Summary
Speed Gap: SECS-I operates on legacy serial connections (often limited to 9600 baud), while HSMS utilises TCP/IP over Ethernet, offering significantly higher bandwidth for modern data demands.
Infrastructure: Moving from point-to-point RS-232 cabling (SECS-I) to network-based architecture (HSMS) simplifies fab layouts and allows for remote diagnostics.
GEM Compliance: While both transport layers support SECS-II messaging, the advanced capabilities of GEM300 and high-frequency data collection usually necessitate the speed of HSMS.
Legacy Integration: Factories often run hybrid environments; understanding the nuances between these protocols is vital for integrating older “workhorse” tools with modern MES systems.
Introduction
The semiconductor industry is witnessing a massive surge in data generation. According to a 2024 market analysis by Statista, the global smart manufacturing market is projected to grow to over $240 billion by 2028, driven largely by data-heavy processes like predictive maintenance and real-time fault detection (Statista, 2024). For fab managers and SECS/GEM integration engineers, this data explosion presents a distinct challenge: the communication pipes connecting the equipment to the host must be big enough to handle the flow. This brings us to the critical infrastructure debate of HSMS vs SECS-I.
For decades, the industry relied on serial cables and modest transmission speeds. However, as 200mm fabs upgrade and 300mm facilities push for higher throughput, the limitations of older protocols have become glaringly obvious. It isn’t merely about sending a “Start Process” command anymore; it is about streaming thousands of variable data points per wafer without choking the system.
Understanding the technical and practical differences between these two transport layers is essential for anyone involved in SECS/GEM communication protocol implementation. Whether you are building a new driver for an OEM tool or retrofitting a legacy etcher into a modern Smart Factory, choosing the right transport protocol dictates the reliability and scalability of your automation.
The Evolution from Serial to Ethernet
To understand why the industry is shifting, we have to look at where we started. The SEMI standards were developed to ensure equipment from different vendors could talk to a central host, essentially speaking a common language. However, the medium through which that language travels has changed drastically.
SECS-I Protocol (The Legacy Standard)
The SECS-I protocol (SEMI E4) was the original workhorse. It defines the communication interface using RS-232 serial ports. If you have been in the industry long enough, you likely remember the struggle of soldering DB-25 or DB-9 connectors and praying you didn’t swap the transmit and receive pins.
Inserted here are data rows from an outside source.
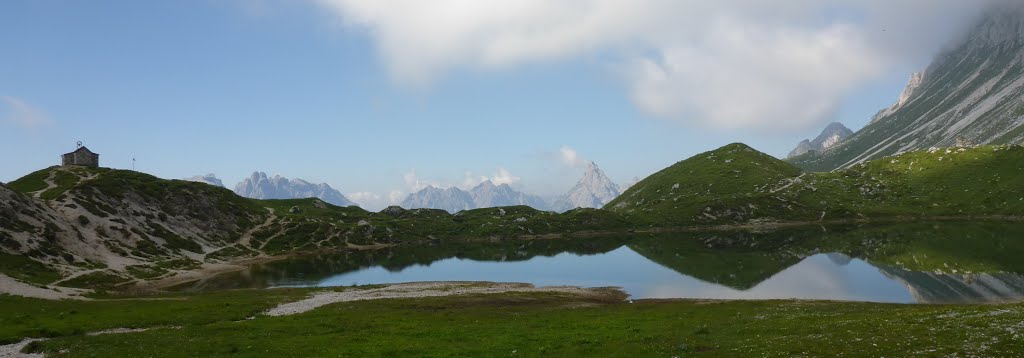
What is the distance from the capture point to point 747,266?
382 feet

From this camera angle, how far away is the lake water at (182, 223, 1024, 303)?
3310 inches

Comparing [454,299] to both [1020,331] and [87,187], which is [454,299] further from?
[87,187]

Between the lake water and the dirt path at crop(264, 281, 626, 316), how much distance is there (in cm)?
764

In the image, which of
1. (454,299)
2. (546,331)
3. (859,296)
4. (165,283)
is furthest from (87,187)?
(859,296)

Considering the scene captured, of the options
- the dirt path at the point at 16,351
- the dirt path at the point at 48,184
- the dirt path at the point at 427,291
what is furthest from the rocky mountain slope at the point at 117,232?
the dirt path at the point at 16,351

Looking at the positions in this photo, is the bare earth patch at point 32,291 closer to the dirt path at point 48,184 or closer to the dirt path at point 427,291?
the dirt path at point 427,291

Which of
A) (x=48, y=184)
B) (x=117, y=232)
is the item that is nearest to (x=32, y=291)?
Answer: (x=117, y=232)

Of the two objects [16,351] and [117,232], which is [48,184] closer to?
[117,232]

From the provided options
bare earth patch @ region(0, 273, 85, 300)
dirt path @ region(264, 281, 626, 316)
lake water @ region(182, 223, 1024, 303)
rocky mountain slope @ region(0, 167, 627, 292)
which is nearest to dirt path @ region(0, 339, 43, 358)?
dirt path @ region(264, 281, 626, 316)

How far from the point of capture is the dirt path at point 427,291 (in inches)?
2940

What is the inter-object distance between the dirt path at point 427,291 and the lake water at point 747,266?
7.64 metres

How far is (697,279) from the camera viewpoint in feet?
339

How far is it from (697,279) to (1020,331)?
75499 mm

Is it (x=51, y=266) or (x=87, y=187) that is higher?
(x=87, y=187)
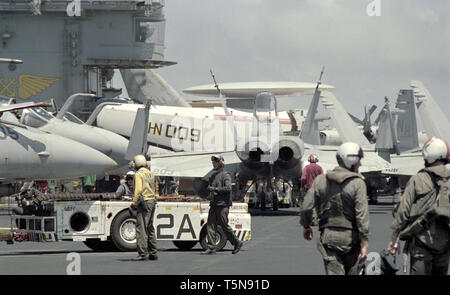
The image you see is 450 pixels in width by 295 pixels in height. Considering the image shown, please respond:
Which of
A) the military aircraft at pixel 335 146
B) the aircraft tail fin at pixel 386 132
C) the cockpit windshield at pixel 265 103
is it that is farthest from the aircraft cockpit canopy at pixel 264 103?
the aircraft tail fin at pixel 386 132

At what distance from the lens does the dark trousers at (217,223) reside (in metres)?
16.5

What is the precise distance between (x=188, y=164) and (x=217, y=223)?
50.0ft

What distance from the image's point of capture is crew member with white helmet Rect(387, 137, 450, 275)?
8922mm

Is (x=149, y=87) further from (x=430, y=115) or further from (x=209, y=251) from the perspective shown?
(x=209, y=251)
SECS-I is a point-to-point protocol. It connects one distinct port on the equipment to one distinct port on the host computer. While robust and deterministic, it is undeniably slow by modern standards. Typical baud rates hover around 9600 bps. For context, that is roughly the speed of a decent dial-up internet connection in 1994.
HSMS Protocol (The Modern Standard)
As fabs grew larger and data requirements became more complex, the HSMS protocol (SEMI E37) arrived as the successor. HSMS stands for High-Speed Message Services. It takes the familiar SECS-II messages and wraps them in TCP/IP packets, sending them over standard Ethernet networks.
This shift was revolutionary. It removed the distance limitations of serial cables and allowed for vastly superior speeds (100 Mbps or 1 Gbps). Suddenly, equipment software developers could stream recipe data and trace logs almost instantly, paving the way for advanced GEM300 standards.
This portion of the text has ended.